Seattle Times staff reporter
ABOARD THE USS KITTY HAWK — If this country ever needed a crew of loyal sailors, ready and more than willing — if not all quite as able — to take up their posts again, the former crew members of the USS Kitty Hawk would answer the call.
"If they needed me, I'd be there in a second," said Dan Hemrich, of Everett, who attended a ceremony today at Bremerton Naval Station to honor the Navy's oldest active warship and its nearly five decades of service.
More than 2,000 former and current crew members, their families and dignitaries gathered to bid the aircraft carrier goodbye.
"Hell, yeah, I'd be there," said his crewmate, Danny King, of Austin, Texas.
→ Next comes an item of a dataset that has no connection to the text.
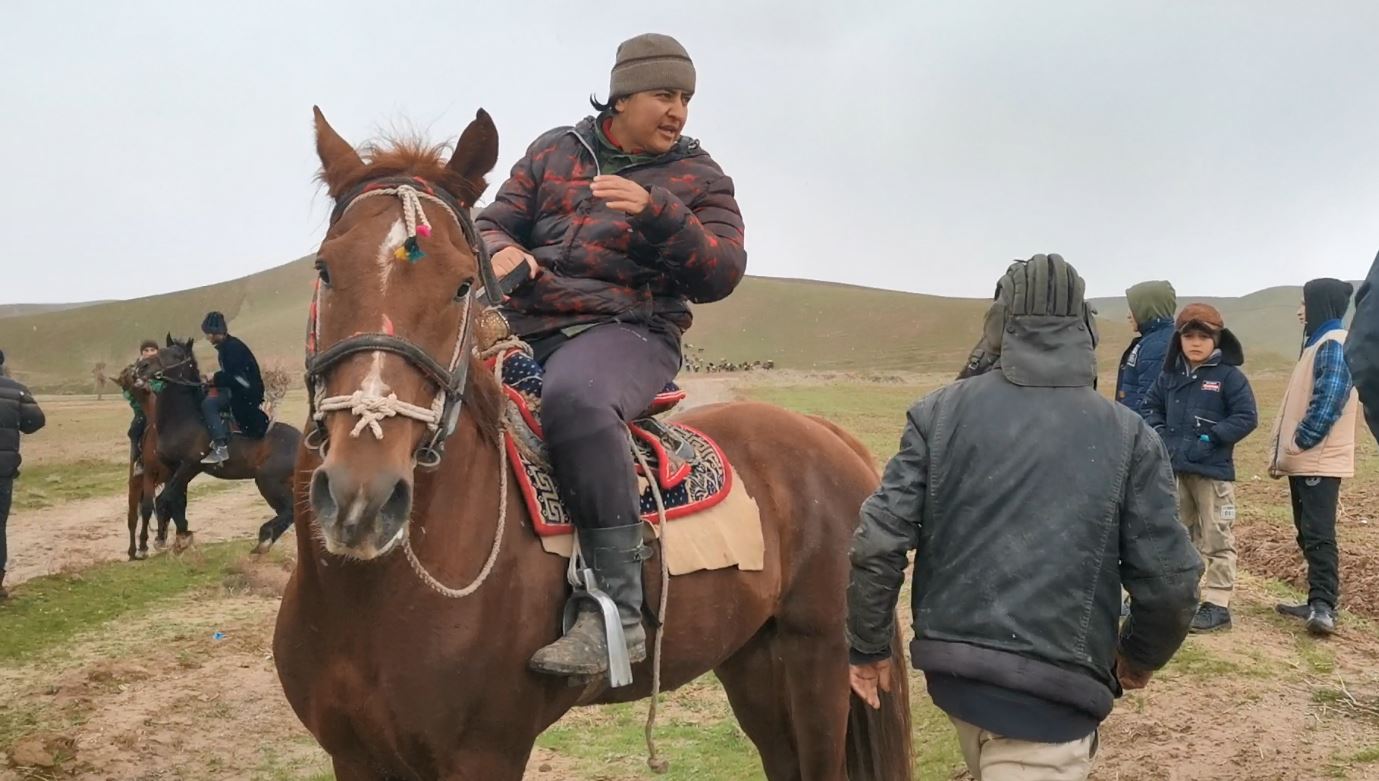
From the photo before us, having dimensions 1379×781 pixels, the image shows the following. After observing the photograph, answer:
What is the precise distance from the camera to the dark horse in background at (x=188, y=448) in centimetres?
1322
William Dobbins, of Grass Valley, Calif., was among the original crew that first sailed the ship out of Philadelphia, around the tip of South America and into her first homeport at San Diego. He, uses a wheelchair now. But he, too, would serve if called.
"To me, she still looks like she's ready to go to sea," he said with a catch in his voice.
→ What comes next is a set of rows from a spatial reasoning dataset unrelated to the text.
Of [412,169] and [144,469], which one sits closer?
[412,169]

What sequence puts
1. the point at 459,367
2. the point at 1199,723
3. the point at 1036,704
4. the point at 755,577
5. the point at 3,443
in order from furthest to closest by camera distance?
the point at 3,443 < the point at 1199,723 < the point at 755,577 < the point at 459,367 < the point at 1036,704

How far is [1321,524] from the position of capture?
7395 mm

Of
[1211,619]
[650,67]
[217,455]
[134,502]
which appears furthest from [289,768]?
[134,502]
Miss Kitty, as she was sometimes called, took part in more combat missions in Vietnam than any other carrier, and in recent years participated in missions off Somalia, Afghanistan and Iraq.
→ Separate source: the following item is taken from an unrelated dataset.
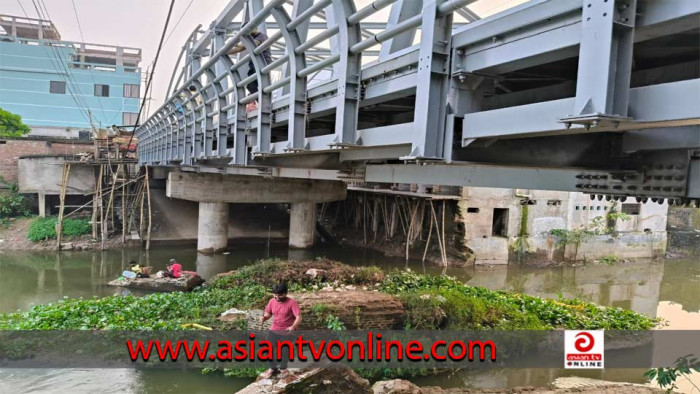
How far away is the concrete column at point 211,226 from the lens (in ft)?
63.5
The Navy's last fossil-fueled aircraft carrier, the Kitty Hawk is being retired, moved from Pier 6 at the Bremerton Naval Station to the shipyard next door, where it will ultimately be decommissioned.
"You should be immensely proud," Adm. Timothy Keating, commander of the U.S. Pacific Command, said at Saturday's ceremony.
"You understand how powerful a symbol of national sovereignty this is: 75,000 tons of sacred American influence going where we need," Keating told the current and former crew members. "Your names will be written in gold in the pages of history for your sacrifice and your service."
After the ceremony, visitors gathered, looked at old yearbooks, photos and other memorabilia, and recalled their adventures.
"I was just a farm kid from Kansas and this is where I saw the world and learned to be a man," said Dobbins, who was in the Navy from 1940 through 1970.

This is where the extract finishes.